When the back door opened and Nate whistled to him, Wesley entered and saw the tweaker sitting on the couch in the living room looking glum. Viktor was formally reading the guy his rights from a card that every cop, including Viktor, had memorized.

Nate handed Samuel Culhane’s driver’s license to his partner and said, “Run him, Wesley.”

After Viktor had finished with the rights advisement, he said to the unhappy homeowner, “You are not pleased to see us?”

“Look,” Samuel Culhane said, “you ain’t searching my house without a warrant, but I’ll talk to you long enough to find out what the hell this is all about.”

“We must find out where you were on a certain night.”

“What night?”

“Three weeks ago. You were driving your Pinto with a lady friend, no?”

“Hah!” Samuel Culhane said. “Driving with a lady friend? No! I’m gay, dude. Gayer than springtime. You got the wrong guy.”

Persisting, Viktor said, “You were driving on Gower south of Hollywood Boulevard that evening.”

“And who says so?”

“You were seen.”

“Bullshit. I got no reason to drive down Gower in the evening. In fact, I don’t even go out till around midnight. I’m a night person, man.”

“There was a woman in your car,” Viktor said.

“I told you I’m gay! Do I gotta blow you to prove it? Wait a minute, what crime was I supposed to’ve done?”

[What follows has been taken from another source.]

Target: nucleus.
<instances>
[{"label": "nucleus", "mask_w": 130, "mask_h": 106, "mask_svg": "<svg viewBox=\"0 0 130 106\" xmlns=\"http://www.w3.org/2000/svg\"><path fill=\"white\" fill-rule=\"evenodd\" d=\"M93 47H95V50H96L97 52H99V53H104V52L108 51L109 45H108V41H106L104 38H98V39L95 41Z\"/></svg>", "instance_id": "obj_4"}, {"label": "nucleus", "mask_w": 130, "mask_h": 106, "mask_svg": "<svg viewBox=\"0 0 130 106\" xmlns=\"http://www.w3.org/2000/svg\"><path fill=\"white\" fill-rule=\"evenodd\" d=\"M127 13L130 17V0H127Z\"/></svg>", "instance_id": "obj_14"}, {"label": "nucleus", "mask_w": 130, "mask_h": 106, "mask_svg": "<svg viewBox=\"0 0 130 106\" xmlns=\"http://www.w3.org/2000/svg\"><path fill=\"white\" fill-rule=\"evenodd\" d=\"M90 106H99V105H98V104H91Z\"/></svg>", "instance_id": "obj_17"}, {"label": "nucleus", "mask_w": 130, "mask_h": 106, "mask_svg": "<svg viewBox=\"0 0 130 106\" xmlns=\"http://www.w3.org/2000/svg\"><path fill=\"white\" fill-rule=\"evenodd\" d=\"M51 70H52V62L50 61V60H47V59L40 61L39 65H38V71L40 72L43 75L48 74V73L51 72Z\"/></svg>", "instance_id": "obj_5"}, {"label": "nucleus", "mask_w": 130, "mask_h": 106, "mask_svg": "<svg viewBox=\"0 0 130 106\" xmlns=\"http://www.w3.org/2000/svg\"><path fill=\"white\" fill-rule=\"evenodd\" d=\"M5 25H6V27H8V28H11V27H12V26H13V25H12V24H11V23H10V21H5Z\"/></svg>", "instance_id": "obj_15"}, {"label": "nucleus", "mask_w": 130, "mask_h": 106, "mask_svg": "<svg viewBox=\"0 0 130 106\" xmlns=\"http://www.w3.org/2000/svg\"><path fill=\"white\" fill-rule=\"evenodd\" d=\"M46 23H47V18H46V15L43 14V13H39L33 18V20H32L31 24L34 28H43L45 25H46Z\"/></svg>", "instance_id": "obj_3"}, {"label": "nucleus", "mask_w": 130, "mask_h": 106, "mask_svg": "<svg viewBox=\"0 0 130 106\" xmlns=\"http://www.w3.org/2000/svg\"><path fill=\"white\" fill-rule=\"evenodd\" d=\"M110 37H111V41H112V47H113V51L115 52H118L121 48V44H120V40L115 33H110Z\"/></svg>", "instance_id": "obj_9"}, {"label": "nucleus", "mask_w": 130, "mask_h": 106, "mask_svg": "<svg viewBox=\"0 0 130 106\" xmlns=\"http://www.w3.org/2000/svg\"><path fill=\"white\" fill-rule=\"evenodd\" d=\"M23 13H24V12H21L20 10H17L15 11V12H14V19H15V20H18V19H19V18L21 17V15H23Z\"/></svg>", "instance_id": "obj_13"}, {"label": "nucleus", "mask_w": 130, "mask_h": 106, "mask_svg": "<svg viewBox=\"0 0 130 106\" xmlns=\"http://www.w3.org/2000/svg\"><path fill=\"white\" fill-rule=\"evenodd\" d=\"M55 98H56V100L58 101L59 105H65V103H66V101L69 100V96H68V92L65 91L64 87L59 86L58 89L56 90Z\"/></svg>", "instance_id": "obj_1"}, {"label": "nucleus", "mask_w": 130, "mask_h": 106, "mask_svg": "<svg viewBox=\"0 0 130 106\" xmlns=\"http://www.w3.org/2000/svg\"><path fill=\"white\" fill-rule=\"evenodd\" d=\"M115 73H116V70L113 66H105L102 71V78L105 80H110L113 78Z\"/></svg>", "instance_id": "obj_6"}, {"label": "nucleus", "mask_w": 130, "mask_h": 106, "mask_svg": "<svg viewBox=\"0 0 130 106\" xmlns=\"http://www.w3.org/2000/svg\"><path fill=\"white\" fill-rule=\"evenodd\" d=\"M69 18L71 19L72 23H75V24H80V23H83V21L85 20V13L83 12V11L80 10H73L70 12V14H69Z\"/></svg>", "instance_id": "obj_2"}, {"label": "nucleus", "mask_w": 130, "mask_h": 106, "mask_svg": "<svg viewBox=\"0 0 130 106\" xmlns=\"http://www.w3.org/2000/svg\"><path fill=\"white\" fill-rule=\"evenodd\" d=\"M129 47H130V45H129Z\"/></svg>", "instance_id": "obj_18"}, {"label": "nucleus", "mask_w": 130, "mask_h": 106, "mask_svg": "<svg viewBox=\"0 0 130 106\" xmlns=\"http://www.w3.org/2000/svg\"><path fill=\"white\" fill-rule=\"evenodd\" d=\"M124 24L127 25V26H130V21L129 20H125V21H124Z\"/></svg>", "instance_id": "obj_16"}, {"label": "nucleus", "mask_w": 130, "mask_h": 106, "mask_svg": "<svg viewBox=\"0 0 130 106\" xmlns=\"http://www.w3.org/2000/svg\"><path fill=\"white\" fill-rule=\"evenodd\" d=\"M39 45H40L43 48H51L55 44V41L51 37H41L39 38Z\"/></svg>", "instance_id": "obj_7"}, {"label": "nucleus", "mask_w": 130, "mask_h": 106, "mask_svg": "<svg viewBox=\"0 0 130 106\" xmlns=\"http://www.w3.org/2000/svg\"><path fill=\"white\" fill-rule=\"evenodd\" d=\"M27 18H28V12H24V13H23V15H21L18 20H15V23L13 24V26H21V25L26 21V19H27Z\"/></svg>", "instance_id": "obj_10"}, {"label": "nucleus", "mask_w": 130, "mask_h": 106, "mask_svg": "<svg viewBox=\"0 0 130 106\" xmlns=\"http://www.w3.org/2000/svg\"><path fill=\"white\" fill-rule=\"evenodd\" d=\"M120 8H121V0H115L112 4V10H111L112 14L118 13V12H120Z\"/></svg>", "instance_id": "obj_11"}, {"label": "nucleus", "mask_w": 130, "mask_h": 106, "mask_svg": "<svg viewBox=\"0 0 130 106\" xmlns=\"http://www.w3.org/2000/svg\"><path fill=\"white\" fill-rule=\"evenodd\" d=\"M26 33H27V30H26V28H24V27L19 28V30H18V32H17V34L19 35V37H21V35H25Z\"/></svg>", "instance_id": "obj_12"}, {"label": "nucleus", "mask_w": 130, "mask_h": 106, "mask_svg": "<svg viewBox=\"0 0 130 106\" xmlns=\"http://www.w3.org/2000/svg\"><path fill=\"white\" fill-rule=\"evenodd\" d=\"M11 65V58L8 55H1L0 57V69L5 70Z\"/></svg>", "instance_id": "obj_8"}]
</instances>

“You were seen at a mailbox.”

“A mailbox?” he said. “Oh, man, now I get it. You’re gonna try to fuck me with a mail theft.”

Wesley came in then and handed an FI card to Viktor on which he’d scribbled some of Samuel R. Culhane’s rap sheet entries.

Reading, Viktor said, “You have been arrested for fraud… one, two times. Once for counterfeiting. This is, as they say, consistent with the theft of U.S. mail from a public mailbox.”

“Okay, fuck this,” Samuel Culhane said. “I ain’t spending a night in jail till you guys get your shit together and figure out you got the wrong guy. I’ll come right out and tell you what’s what if you’ll go away and leave me be.”

“Proceed,” Viktor said.

“I rented my Pinto for a week to a guy I know. I got another car. He lives down there off Gower with an idiot tweaker who calls herself his wife but they ain’t married. I warned them both, don’t fuck around and do any deals in my Pinto. They didn’t listen to me, did they? I’ll show you where he lives. His name’s Farley Ramsdale.”

Hollywood Nate and Wesley Drubb looked at each other and said it simultaneously and with such gusto that it startled not only Samuel Culhane but Viktor Chernenko as well.

“Farley!”

That goddamn Olive, she never puts anything in its proper place. Farley was still thinking of Olive in the present tense although he knew in his heart that she was in the past. He had to admit there were things he was going to miss. She was like those Bedouin women who walk through minefields while the old man stays fifty yards behind on the donkey and follows in her footsteps. Never less than obedient. Until now.

Finally he found the key cards in the bottom drawer of the kitchen together with the egg timer she’d never used and a badly burned skillet that she did use. They were the best key cards they’d ever stolen, and they had always fetched a good price. Just the right size and color, with just the right mag code to look exactly like a righteous California driver’s license once they slapped the bogus facsimile on the front. He was going to have to find another woman partner to hang around that particular hotel and get more of them. Maybe a halfway classy woman who would never arouse suspicion. He tried to think of a halfway classy woman he might know but gave up trying immediately.